§ **WORK INSTRUCTION**: Beneath this line are entries. Copy the range from the line with "精品手绘抽象装饰油画人物肖像画适合餐厅的挂画实木外框美女油画艺术手法" to the line with "1pc Women Solid", ends included, exactly; leave pictures out.

§ **RECORD EXCERPTS**:

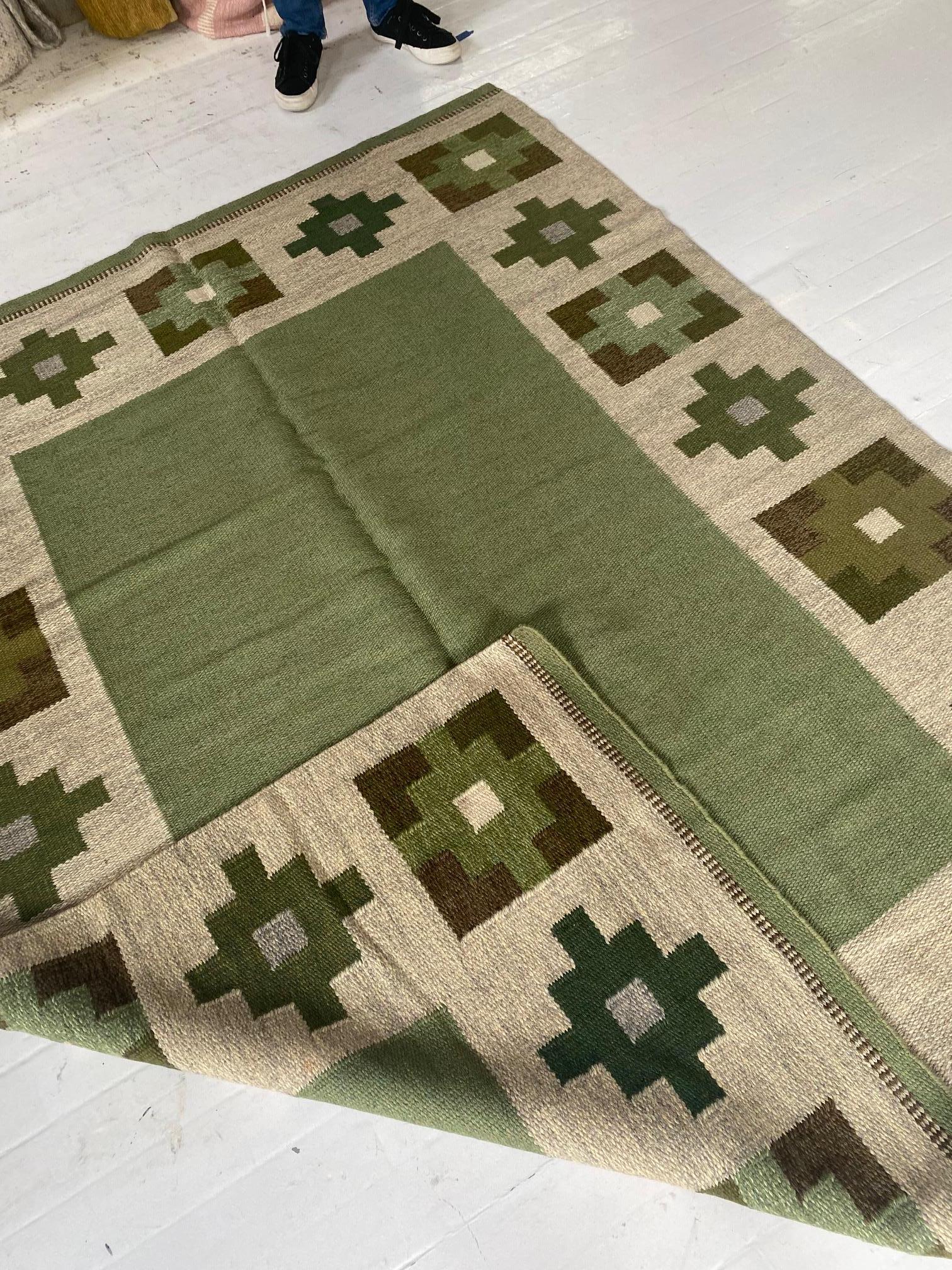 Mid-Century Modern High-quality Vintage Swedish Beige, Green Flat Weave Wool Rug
...
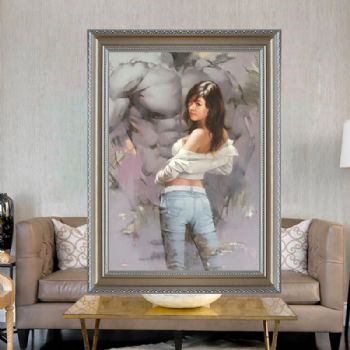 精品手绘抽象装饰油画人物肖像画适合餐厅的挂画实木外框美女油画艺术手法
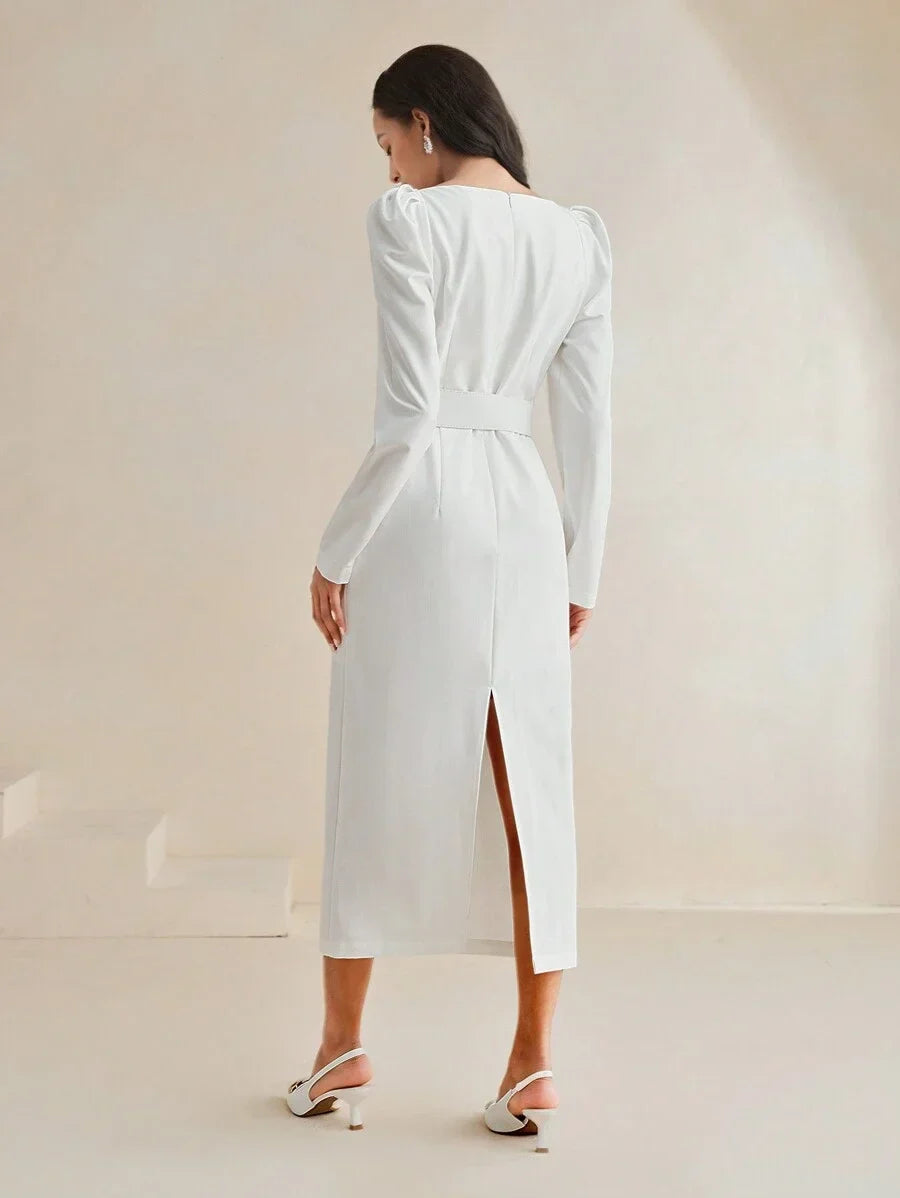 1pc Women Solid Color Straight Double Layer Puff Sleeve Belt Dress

§ **EXERCISE RESPONSE**:
 精品手绘抽象装饰油画人物肖像画适合餐厅的挂画实木外框美女油画艺术手法
 1pc Women Solid Color Straight Double Layer Puff Sleeve Belt Dress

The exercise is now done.